# [STATED TASK A]
Reproduce word for word the part of the bunkbed conjecture comments starting at "As a hobbyist" and ending at "bond percolation, right?".
# [STATED TASK B]
Carry on the comment thread about the bunkbed conjecture from the point where it stops.

─── QUOTED PASSAGE ───

Really happy to see this! I saw this paper posted on r/mathematics on reddit, and I i tried to read through the paper, but it was difficult for me to really understand it. I did take graph theory in college, but yea, getting through the paper was tough, so it's awesome to have it explained. Thanks Dr Bazett!

Now it's just the bed conjecture

Your restriction to the case of a single "post" is somewhat misleading. The bunkbed conjecture is known to be true if the number of posts is 1 or 2. Indeed, in the counterexample provided in the paper, the number of posts is 3.

This is one of those rare examples where I can honestly say it does not seem the conjecture is intuitive. Glad to hear it was proven to be incorrect! Great job to the authors! 👍🏻

The difference in probability they found is 10^(-6509) by the way!

Trying to disprove a Conjecture can help you understand them if you fail too

what bugs me about this explanation is that it does not give me the kind of understanding that makes my intuition shift even in the slightest way. i have no idea whether this implies that it is anywhere near possible to have a graph where the h -> v´ case is twice as likely as the h -> v case, for example. it seems like it would have been helpful to explain what makes the hypergraph work as a counterexample. like this its just "believe me, this thing somehow does the thing we are trying to understand" - and then another step where the details are unclear (i can guess that the number of spokes leads to a greater similarity to an actual triangle, but why that kind of similarity is even helpful stays unclear to me)...

As a hobbyist game developer with a mathematical background I found this interesting as this idea of the probability of finding a link between paths comes up all the time when using procedural generation for mazes and you often have to find random seeds for the random number generator that will/won't let you make a fully connected maze.

I’m sure it’s mentioned in the more formal definition of this problem, but the “posts” are not subject to bond percolation, right?

If we have a v v' "post", then the probabilities are the same as if we can reach one, we can reach both. If v/v' can only be reached by a node x/x', and we have a post x/x', then the probabilities are the same as the probability that vx and v'x' has fade is the same. If we miss lot of post, this means that to reach v' you need to reach one post, AND to have a path u post + post v'. While u v doesn't have this constraint. If we have lot of post, then we can "jump" other/under missing links. At any point of the graph, the probability to get to v/v' without any should be the same as the decay is the same for the bottom/top graph. Adding post should only increase the probability we can reach the top graph (+ the probability to jump under/over a missing link, but both is true for top/bottom graph). I don't see how the conjecture can be wrong with the given issue... Just hopping the paper didn't had floating point computations errors xD.

─── LISTED ENTRIES ───

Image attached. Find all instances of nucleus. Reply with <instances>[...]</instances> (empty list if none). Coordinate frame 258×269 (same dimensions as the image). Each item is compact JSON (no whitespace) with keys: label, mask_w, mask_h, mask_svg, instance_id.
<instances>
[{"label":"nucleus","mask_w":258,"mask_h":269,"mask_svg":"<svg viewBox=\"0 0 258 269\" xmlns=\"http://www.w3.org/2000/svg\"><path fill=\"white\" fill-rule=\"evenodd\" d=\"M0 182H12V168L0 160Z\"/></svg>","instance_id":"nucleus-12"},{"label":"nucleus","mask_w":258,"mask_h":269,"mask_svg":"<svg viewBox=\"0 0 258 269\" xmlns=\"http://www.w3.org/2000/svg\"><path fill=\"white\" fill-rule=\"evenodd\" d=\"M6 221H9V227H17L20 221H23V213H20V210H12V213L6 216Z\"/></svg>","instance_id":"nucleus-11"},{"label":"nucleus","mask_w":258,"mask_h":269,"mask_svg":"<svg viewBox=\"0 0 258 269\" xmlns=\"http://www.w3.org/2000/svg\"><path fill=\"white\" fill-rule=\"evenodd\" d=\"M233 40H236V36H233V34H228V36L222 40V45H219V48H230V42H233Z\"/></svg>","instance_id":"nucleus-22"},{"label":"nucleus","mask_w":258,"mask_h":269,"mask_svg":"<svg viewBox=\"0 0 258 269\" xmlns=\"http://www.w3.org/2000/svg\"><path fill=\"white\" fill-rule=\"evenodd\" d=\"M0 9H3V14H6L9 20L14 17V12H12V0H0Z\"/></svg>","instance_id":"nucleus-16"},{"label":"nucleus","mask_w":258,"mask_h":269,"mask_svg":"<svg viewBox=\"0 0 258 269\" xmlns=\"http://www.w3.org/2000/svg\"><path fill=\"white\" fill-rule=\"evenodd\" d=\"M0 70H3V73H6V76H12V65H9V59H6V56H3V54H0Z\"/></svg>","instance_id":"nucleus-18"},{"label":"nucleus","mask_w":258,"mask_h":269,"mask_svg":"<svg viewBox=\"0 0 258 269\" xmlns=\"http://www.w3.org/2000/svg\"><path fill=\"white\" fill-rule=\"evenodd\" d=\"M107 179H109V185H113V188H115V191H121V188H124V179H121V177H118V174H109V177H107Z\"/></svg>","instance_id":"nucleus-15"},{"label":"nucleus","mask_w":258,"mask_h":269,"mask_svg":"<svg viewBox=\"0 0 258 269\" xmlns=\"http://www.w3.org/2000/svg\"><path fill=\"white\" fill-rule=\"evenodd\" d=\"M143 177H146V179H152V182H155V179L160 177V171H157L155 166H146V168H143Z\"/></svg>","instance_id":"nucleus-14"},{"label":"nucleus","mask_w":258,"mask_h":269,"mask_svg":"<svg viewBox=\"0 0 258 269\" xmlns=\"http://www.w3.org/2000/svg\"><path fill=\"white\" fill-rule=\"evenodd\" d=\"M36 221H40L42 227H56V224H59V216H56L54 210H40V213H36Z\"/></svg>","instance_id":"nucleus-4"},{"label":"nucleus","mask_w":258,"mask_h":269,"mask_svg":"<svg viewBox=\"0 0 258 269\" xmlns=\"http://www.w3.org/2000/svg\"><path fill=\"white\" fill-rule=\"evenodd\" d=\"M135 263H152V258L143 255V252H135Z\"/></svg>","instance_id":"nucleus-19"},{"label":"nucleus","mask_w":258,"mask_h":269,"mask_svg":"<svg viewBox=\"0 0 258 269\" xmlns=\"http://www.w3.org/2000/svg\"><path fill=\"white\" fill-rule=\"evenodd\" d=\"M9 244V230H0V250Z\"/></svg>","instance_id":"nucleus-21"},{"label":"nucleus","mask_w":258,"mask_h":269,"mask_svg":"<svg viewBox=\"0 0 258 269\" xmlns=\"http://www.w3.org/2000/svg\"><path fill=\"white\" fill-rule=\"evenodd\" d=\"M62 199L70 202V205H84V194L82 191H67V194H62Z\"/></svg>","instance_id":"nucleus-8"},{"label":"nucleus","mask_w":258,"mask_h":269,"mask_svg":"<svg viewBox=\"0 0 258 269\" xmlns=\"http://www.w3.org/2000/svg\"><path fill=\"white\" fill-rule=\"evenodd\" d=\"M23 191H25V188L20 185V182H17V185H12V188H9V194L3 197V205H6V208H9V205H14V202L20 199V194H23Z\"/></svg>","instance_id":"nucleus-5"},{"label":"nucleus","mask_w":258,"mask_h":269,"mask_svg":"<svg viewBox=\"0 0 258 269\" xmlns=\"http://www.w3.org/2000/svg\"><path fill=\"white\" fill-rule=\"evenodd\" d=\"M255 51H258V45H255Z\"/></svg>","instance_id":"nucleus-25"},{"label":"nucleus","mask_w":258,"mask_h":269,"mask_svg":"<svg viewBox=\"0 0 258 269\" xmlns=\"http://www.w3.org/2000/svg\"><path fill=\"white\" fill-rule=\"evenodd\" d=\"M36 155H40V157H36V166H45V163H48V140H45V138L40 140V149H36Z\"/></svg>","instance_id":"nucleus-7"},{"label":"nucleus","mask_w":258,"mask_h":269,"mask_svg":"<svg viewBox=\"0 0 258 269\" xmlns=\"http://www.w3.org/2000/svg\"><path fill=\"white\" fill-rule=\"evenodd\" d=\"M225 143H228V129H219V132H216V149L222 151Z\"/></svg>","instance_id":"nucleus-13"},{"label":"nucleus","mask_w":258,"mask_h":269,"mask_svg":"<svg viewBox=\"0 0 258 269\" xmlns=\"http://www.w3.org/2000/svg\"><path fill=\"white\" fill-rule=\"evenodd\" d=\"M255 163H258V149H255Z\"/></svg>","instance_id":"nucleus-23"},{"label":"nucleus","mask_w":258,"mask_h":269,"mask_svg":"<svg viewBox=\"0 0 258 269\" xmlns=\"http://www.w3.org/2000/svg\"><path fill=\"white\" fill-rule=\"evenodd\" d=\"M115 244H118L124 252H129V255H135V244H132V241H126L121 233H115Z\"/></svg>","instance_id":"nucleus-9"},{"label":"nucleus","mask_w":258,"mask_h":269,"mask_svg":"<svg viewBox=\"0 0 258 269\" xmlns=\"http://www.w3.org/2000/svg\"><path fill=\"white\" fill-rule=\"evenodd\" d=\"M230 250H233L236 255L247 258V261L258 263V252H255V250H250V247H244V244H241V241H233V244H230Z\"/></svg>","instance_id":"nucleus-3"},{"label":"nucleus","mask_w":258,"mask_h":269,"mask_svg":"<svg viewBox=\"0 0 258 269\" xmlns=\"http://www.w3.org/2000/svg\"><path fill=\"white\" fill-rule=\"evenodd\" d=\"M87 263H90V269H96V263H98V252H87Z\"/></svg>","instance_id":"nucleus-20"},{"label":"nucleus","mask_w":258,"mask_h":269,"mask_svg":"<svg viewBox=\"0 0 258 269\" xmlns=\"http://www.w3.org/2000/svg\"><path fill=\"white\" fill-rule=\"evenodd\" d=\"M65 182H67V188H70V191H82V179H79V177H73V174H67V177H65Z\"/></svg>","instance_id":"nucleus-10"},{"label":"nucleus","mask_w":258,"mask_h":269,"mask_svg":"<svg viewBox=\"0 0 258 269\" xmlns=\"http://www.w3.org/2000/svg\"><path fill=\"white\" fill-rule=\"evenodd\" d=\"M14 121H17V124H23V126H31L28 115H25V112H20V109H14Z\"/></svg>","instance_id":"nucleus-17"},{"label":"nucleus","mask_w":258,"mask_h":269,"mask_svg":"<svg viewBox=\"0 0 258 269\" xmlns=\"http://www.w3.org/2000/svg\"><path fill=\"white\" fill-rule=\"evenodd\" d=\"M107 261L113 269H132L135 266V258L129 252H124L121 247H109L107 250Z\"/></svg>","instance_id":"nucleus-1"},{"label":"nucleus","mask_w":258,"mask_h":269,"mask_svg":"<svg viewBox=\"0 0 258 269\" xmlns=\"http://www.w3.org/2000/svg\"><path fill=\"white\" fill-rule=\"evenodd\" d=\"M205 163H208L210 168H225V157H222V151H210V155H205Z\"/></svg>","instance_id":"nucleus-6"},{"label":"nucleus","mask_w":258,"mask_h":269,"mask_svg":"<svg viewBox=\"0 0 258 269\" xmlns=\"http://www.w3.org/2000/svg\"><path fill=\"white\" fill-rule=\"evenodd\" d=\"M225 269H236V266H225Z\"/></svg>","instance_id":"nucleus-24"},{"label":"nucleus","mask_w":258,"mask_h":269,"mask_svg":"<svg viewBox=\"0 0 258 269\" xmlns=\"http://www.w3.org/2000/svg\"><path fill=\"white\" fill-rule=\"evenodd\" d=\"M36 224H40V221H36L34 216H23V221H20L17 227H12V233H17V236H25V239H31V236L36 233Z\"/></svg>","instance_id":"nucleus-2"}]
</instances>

───
─── LISTED ENTRIES ───

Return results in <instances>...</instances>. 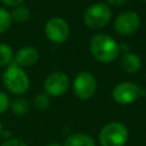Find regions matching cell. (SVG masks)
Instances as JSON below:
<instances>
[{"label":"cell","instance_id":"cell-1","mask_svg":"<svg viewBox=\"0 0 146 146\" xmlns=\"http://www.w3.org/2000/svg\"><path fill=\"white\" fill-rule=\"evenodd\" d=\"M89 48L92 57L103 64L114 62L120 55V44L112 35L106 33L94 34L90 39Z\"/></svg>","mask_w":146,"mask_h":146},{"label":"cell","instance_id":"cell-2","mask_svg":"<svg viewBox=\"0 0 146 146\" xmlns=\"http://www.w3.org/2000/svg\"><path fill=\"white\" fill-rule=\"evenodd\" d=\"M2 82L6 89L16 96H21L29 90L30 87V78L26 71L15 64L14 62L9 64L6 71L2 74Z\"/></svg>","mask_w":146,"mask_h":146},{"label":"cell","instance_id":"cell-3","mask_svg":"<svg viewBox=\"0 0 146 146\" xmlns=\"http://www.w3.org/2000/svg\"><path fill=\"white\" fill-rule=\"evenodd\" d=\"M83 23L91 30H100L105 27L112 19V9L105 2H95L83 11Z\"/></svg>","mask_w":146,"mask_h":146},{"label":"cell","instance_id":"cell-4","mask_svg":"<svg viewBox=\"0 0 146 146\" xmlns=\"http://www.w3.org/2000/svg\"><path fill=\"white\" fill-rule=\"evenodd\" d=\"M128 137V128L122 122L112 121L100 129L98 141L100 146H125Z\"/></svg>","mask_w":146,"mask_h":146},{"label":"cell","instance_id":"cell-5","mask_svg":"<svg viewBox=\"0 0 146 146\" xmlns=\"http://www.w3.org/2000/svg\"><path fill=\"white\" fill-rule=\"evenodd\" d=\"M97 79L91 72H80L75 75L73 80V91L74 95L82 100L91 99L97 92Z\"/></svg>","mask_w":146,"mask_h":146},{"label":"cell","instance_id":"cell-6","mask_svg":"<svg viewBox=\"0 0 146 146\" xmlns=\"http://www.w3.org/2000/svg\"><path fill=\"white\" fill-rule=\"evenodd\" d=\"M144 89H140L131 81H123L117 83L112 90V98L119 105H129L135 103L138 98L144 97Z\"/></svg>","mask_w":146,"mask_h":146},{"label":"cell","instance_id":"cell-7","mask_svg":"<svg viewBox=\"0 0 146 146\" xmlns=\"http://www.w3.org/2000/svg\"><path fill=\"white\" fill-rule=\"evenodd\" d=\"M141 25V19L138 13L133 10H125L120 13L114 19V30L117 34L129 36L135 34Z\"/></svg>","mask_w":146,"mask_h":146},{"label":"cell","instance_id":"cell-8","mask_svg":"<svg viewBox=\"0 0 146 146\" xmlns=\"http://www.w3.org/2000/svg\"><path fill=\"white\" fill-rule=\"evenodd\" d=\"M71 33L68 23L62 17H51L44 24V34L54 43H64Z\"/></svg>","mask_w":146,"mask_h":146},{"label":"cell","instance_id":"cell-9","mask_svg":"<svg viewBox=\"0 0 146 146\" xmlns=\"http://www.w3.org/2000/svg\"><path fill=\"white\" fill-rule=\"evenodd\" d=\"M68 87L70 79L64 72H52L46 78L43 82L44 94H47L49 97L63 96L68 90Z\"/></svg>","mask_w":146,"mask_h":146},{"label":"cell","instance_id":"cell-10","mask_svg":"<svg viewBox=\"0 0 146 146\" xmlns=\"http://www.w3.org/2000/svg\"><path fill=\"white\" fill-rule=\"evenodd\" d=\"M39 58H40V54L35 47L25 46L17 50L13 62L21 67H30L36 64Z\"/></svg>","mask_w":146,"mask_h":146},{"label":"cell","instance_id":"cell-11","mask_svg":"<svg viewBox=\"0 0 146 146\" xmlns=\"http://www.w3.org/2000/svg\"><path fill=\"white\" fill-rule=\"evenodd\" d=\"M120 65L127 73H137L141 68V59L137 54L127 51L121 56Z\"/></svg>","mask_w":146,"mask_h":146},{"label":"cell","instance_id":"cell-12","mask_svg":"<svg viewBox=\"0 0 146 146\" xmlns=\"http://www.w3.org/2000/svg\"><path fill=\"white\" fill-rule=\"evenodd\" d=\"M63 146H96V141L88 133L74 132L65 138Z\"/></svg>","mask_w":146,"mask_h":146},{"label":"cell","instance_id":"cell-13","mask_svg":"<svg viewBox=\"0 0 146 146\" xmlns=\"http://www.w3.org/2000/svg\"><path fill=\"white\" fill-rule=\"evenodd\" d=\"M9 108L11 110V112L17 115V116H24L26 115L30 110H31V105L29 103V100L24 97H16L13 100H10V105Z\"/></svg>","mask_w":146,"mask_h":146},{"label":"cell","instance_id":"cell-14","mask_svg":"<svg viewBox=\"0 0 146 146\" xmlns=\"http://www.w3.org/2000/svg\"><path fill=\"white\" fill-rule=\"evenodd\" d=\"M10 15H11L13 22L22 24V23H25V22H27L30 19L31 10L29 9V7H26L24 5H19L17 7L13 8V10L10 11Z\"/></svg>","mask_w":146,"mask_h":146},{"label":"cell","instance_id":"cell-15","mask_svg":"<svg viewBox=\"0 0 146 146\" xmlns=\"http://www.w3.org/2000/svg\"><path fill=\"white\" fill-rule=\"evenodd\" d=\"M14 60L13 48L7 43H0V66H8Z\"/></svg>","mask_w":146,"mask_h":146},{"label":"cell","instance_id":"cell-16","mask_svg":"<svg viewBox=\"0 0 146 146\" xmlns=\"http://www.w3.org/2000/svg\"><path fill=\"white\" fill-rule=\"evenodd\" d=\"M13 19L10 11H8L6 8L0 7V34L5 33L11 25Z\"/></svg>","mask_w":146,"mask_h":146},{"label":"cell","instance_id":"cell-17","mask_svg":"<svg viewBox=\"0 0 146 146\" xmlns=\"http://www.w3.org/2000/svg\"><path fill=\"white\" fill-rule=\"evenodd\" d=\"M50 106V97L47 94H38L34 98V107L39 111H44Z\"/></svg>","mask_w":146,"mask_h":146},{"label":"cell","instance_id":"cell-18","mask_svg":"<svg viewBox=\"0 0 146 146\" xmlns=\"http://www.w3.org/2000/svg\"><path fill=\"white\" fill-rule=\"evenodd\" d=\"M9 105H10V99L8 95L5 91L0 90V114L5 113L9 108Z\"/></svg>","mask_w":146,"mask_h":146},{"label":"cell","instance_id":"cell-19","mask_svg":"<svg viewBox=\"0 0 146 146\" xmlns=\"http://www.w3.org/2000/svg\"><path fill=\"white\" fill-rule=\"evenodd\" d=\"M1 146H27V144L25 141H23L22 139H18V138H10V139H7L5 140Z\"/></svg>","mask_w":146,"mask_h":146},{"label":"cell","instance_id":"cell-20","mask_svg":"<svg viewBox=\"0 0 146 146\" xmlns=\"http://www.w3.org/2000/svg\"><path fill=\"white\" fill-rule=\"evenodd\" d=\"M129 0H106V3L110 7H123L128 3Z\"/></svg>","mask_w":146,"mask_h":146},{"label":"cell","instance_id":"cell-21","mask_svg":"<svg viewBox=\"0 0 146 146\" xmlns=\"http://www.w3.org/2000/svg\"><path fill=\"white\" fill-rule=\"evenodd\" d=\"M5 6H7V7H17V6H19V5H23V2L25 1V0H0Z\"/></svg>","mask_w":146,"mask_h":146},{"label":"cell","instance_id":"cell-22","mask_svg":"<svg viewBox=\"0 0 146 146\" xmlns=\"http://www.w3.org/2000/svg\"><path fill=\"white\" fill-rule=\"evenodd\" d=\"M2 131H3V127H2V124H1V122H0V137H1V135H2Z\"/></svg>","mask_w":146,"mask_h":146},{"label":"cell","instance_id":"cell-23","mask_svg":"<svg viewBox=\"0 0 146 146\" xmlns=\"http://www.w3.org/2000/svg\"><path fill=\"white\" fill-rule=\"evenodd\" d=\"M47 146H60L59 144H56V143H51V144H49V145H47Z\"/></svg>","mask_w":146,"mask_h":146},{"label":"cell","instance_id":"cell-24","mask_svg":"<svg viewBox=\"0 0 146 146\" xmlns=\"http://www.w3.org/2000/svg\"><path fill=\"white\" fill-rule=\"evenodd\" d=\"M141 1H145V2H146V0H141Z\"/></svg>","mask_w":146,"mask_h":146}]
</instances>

───
─── LISTED ENTRIES ───

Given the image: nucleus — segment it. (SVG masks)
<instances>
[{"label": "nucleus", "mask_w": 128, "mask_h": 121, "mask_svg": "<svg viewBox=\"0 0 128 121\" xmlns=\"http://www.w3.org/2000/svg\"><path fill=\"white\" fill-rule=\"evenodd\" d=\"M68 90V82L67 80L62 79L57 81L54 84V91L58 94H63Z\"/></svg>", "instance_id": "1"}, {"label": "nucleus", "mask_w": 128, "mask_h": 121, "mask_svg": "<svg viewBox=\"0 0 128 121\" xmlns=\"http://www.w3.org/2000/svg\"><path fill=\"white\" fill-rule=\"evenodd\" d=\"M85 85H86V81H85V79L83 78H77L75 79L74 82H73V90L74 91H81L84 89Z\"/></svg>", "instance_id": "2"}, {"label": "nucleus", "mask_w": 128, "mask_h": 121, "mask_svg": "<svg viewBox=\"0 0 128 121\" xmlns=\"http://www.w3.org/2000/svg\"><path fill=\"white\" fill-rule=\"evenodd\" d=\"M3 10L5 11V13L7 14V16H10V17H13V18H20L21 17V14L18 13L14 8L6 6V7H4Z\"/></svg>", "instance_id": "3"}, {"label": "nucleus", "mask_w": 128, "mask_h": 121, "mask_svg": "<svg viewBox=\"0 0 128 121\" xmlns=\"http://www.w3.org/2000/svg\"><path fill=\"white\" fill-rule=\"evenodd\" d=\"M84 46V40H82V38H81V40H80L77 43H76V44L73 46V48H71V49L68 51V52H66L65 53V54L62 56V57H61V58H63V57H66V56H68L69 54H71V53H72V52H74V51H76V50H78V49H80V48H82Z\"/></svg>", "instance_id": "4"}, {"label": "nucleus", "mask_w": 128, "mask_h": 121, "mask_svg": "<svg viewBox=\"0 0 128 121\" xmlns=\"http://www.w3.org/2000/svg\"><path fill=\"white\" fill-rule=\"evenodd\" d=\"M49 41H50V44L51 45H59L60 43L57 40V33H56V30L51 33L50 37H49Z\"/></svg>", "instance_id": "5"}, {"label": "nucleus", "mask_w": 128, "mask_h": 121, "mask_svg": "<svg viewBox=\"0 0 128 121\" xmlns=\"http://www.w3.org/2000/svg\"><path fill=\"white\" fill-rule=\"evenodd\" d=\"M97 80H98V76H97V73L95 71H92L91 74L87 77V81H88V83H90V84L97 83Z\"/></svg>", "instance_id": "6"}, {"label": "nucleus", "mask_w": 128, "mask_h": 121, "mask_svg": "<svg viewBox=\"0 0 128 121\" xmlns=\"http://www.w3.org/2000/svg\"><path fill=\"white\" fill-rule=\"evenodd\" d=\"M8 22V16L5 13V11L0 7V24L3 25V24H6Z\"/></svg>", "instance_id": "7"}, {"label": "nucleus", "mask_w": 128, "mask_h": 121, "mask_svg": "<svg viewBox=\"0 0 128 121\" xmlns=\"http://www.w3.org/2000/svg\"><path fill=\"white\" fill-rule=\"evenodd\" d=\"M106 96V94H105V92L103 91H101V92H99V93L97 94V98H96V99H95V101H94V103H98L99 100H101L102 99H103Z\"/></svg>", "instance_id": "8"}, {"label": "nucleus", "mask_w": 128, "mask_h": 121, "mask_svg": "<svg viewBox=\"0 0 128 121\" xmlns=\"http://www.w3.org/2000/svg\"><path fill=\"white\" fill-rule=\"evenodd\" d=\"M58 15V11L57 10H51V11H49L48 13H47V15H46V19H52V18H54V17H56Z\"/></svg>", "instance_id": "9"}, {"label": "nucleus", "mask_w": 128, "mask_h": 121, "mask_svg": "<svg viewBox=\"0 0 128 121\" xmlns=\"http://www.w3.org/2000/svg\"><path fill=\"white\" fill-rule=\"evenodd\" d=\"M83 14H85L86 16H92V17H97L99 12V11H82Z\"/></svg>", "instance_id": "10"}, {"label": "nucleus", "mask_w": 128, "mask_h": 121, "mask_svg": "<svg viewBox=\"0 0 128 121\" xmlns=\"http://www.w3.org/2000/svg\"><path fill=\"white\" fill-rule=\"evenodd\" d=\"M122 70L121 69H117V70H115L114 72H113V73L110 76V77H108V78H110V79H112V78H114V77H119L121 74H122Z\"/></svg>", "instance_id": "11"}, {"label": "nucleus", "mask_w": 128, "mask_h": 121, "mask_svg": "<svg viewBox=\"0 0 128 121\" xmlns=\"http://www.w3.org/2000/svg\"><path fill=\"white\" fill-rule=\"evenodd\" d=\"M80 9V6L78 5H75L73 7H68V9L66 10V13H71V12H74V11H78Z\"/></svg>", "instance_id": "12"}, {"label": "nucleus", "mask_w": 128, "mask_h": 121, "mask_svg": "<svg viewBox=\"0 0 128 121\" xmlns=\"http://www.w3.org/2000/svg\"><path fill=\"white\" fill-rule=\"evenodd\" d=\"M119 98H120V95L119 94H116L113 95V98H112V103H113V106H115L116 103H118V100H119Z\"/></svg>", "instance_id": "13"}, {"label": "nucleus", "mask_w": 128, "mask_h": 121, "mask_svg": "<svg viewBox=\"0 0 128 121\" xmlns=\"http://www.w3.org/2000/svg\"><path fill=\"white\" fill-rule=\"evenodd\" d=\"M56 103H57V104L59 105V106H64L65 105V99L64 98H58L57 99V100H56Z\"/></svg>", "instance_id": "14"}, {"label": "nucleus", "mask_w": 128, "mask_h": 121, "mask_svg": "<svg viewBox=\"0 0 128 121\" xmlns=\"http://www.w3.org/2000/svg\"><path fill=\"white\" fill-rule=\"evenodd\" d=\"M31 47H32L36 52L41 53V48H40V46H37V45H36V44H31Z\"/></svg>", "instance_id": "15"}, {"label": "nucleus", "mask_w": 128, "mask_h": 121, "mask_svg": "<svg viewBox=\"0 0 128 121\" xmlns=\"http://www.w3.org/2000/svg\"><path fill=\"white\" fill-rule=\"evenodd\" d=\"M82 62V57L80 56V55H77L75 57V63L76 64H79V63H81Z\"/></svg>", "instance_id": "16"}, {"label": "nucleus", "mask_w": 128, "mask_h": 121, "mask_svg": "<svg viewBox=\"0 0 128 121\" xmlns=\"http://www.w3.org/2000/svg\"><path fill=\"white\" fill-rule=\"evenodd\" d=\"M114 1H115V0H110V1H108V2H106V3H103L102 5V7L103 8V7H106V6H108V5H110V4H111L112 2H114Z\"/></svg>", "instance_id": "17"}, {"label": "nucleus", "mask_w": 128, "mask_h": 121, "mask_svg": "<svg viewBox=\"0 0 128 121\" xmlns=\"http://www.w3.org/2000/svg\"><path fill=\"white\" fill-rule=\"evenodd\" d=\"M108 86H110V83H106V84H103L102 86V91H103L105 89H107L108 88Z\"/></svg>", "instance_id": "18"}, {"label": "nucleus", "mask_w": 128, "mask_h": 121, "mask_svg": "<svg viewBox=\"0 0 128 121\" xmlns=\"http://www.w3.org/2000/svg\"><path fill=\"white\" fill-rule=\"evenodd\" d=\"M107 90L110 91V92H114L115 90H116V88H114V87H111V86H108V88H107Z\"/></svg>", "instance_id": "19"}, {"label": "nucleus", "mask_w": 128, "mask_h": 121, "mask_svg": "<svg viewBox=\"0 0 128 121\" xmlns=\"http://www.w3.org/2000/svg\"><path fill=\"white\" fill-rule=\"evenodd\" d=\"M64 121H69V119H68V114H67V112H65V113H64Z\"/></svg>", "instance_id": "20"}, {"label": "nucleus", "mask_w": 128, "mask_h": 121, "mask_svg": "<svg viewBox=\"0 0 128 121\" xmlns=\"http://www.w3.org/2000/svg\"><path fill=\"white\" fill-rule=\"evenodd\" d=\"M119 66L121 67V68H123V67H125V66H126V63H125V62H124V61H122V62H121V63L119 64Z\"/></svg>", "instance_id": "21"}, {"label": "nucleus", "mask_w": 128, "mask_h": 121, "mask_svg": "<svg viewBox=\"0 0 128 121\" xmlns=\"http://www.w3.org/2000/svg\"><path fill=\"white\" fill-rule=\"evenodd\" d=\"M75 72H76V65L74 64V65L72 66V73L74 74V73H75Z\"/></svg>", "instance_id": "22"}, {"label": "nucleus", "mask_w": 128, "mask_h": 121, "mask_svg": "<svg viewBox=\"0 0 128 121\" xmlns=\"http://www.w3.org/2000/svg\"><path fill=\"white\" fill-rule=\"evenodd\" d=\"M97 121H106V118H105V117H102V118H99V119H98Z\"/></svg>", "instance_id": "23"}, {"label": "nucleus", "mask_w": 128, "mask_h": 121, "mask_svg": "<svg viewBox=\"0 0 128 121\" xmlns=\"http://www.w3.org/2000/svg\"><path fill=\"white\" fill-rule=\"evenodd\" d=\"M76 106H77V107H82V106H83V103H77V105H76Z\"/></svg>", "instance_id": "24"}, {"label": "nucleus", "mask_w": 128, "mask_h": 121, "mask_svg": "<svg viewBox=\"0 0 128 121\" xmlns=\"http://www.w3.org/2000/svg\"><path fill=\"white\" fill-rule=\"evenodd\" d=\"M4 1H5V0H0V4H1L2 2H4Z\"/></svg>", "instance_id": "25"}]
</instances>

───

# [RESPONSE A]
As a hobbyist game developer with a mathematical background I found this interesting as this idea of the probability of finding a link between paths comes up all the time when using procedural generation for mazes and you often have to find random seeds for the random number generator that will/won't let you make a fully connected maze.

I’m sure it’s mentioned in the more formal definition of this problem, but the “posts” are not subject to bond percolation, right?

# [RESPONSE B]
I don't know why I got this video on my feed, but I watched the whole thing, the explanation was clear, understandable, interesting and it was fun, so I'll subscribe!

This realm of uncertainty, this need for the null hypothesis, is why we still refer to 3x+1 as "collatz conjecture" not "theorem". Do not count your farm birds before they start creating graphs on the surface of their shell

You are a great teacher! I struggle with math and you made me understand this conjecture. I got a little lost with the hypergraphs, but I got the gist of it. Thanks so much for making me not feel dumb.

The secret to math turned out to be that "cool S" that everyone used to doodle in class.

The way they choose to use the hypergraph to attack the problem is really interesting. From a human perspective it makes a lot of sense that if you replace a solid triangle with a lot of "closely packed" edges you can expect a similar result, but you really have to think carefully as to why this method had a chance. The way I see it, every triangle on each floor is connected to one post and two non-post vertices, and the fact that helps this hypergraph beat the generalized conjecture is that severing one triangle means two non-post vertices disconnect for the price of disconnecting one post, so what they needed is something that copies this behavior. So each triangle is replaced with N spokes connecting N extra vertices to the bed post, and connected in a single file between themselves, and the outer extras each connect to one of the non-post vertices in this triangle we're replacing. I'll call blue edges spokes, red edges arcs. So, take the leftmost vertex. If its spoke and arc connections both decay, then this vertex is both disconnected from the post and from the rest of the vertices in the ring. If the first arc stays connected, but the second arc and the two first spokes decay (less likely because we require more decays), then again the leftmost vertex is disconnected from both. Even less likely, if the first 3 spokes and the arc from vert 2 to 3 are all lost, we get the same result. Each of these possibilities is not very likely, and diminishingly so, but we just need one of these to occur, so the total probability is pretty substantial. Have these occurrences in both extreme vertices, and the new spokes-ring manage to do the job of a triangle.

Informative video, there's just one detail that I think is missing: the vertices they're trying to connect in Hollum's counterexample are the top and bottommost.

I wish you were able to elaborate a bit on the intuition. Basically show why there is a small probability in reverse.

All these years, they've been asking if we could go to v-prime, but nobody was asking if we should. Mathematicians will be the end uf us all.

I don’t get why P(uv) would ever be more or equally likely than P(uv’), there’s 2/4 edges that connect u to v after the post, where as there’s 3/4 edges connecting u to v’, so when removing 50% of the edges, there’s a higher chance that v gets disconnected than v’.

great explanation, I appreciate that you sacrificed the right amount of detail/generality to convey the key aspects of the problem :)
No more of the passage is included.